(※写真はイメージです/PIXTA)

「協調性」や「学力」を重視し、紋切り型の人材育成を目的とした戦後教育をいまだ色濃く引き継ぐ、現代日本の教育現場。社会に出てから必要な「独創性」や「問題解決能力」、「知識の運用」などの礎となる「主体性」の育成に重きを置かれない教育は、毎年新社会人が送り出されている社会全体にどのように影響を与えているでしょうか。世界中で多様な教育現場を視察し、独自に編み出した教育ビジネス構想を実現させるため、2015年にソニーグループ初の教育事業会社・株式会社ソニー・グローバルエデュケーション(SGE)を設立。現在同企業の取締役会長を務める礒津政明氏による著書『2040 教育のミライ』から、現代日本における教育の問題点とその改善策について解説します。

自分や親、教員が気づけない才能をAIが発見

それは、たとえば「あなたはサッカーに打ち込んでいますね。あなたの得意な戦術眼を活かせば、将来経営コンサルタントで成功する確率は〇〇%です」といった一見予言めいたものですが、生徒自身や親でさえ気づかない才能を発掘してくれるサービスともいえます。

 

才能に合わせたキャリア選びもそうですが、生徒に意欲があっても実際は向いていない、というミスマッチを避けることができるのは、AIによるキャリア分析・提案サービスの真骨頂です。

 

もちろん、学校や行政を中心に課題は山積みです。学習履歴などの個人情報を扱うガイドラインは未だ存在しませんし、データを学校外で分析する場合には、生徒の名前と成績を切り離して匿名化することが暗黙のルールとなっています。

 

二次利用についても現時点では明確なルールがないため、企業がどのデータを使えるか、どこまで分析できるか、などがあいまいなままです。

保存された記録
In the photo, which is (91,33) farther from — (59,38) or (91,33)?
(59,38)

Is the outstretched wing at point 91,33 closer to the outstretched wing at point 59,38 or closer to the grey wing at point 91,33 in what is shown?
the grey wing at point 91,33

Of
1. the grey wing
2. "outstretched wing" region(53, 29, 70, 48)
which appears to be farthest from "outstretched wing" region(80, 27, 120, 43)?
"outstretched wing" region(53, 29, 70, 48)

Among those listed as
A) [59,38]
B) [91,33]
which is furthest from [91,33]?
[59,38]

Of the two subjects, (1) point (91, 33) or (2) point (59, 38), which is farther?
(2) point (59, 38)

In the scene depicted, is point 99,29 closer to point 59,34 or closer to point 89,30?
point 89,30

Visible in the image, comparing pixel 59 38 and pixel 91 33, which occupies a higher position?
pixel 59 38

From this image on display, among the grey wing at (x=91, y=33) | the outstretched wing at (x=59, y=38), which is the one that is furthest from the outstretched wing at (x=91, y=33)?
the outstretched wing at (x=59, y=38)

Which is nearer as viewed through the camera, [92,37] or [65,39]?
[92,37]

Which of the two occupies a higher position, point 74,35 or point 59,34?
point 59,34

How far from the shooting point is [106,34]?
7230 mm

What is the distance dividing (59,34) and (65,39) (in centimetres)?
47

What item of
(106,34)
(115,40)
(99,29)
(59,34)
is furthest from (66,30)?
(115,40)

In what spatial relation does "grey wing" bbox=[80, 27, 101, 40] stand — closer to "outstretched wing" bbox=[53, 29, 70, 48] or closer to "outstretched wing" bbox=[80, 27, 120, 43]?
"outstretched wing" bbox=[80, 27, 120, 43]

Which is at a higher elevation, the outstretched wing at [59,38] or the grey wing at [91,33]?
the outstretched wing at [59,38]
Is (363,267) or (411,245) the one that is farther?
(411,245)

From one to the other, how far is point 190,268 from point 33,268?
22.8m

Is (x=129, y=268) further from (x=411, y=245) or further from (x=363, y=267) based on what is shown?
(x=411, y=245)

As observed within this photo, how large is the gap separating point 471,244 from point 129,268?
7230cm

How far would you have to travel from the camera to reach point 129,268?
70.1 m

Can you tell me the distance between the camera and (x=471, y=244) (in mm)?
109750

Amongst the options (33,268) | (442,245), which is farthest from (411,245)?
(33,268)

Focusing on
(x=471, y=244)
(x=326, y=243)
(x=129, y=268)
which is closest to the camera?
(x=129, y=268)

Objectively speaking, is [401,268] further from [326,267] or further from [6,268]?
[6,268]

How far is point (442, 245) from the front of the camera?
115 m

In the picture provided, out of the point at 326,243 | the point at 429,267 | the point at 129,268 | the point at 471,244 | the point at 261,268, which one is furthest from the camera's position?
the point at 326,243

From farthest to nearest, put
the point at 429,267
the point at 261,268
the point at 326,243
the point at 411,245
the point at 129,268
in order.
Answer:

--

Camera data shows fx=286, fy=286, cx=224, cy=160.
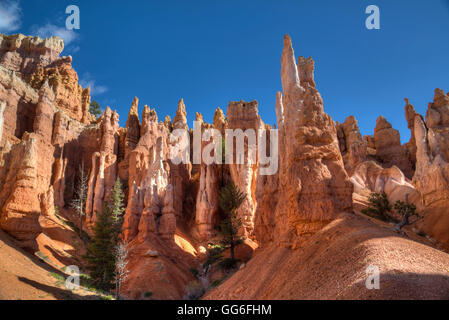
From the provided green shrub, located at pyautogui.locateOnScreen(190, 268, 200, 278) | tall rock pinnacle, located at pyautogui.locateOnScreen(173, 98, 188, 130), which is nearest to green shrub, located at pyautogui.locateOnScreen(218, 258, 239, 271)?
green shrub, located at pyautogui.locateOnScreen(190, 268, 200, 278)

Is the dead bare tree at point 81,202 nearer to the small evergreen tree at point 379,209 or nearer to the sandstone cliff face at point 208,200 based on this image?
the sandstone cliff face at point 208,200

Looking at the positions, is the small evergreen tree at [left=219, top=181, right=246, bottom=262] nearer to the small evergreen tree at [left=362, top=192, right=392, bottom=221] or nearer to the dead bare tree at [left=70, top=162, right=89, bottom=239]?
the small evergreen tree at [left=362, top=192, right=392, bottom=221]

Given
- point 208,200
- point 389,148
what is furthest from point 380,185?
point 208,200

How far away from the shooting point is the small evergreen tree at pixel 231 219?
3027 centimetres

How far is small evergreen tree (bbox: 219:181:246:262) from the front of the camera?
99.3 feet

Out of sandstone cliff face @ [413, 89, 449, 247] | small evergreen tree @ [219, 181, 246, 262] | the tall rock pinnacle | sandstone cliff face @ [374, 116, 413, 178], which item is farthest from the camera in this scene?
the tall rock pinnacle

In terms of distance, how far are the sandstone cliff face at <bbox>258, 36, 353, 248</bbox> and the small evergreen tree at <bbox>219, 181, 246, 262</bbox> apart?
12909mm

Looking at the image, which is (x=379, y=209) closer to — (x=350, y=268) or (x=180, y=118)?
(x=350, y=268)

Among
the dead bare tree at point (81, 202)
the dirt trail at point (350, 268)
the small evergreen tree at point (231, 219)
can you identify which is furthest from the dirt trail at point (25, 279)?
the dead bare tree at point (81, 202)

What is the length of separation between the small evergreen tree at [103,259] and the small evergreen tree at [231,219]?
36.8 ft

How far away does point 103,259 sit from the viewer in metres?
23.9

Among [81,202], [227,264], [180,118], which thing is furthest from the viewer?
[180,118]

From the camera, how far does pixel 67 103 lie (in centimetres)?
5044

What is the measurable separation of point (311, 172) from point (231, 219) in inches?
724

> [次の課題]:
1. 上の行から、文字列「image」を含む行をすべて抜き出してもらえますか？大文字と小文字は区別してください。
2. 日本の教育とAIによるキャリア分析についての文章を、最後の文の後から書き継いでもらえますか？

> [各課題の解答]:
1.
Visible in the image, comparing pixel 59 38 and pixel 91 33, which occupies a higher position?
From this image on display, among the grey wing at (x=91, y=33) | the outstretched wing at (x=59, y=38), which is the one that is furthest from the outstretched wing at (x=91, y=33)?
Is the dead bare tree at point 81,202 nearer to the small evergreen tree at point 379,209 or nearer to the sandstone cliff face at point 208,200 based on this image?
Looking at the image, which is (x=379, y=209) closer to — (x=350, y=268) or (x=180, y=118)?

2.
氏名など、個人が特定できる情報を国ができるかぎり隠したくなる気持ちはわかりますが、そうは言ってもデータの種類は多ければ多いほど良いものです。

 

たとえば、「四国在住の、野球が好きで、小3の分数でつまずいたが中1の方程式では数学が得意になっていた、ヤマダタロウさん」は、実は「九州の大学で理学部生となり、生物研究者として成功した人が多い」という統計的に有意なエビデンスが得られる確率が高まる、ということです。

 

「何だかインチキくさいな」と思われるかもしれませんが、人間が気づかない法則性や意味をビッグデータの海から見出すのがAIです。絶対に関連性がないと思われるデータでも、まずは集めて分析することで、新たな発見があるかもしれません。

 

特に、やりたいことが見つからず、いつまでも自分探しをしているような受け身の人には、どの分野が向いていそうか、興味がありそうかなど、粗い解像度でもAIが提案してくれるのはありがたいはずです。

 

人間の想像を超えてくるのがデータ利活用の結果ですから、まずはデータを自由に蓄積し、幅広い用途で使えるガイドラインをデジタル庁と文科省が早急に整備すべきです。

 

その上で、学力向上や教員負担軽減の点でもメリットが多いことを、国民に対してもしっかり啓蒙してほしいと思います。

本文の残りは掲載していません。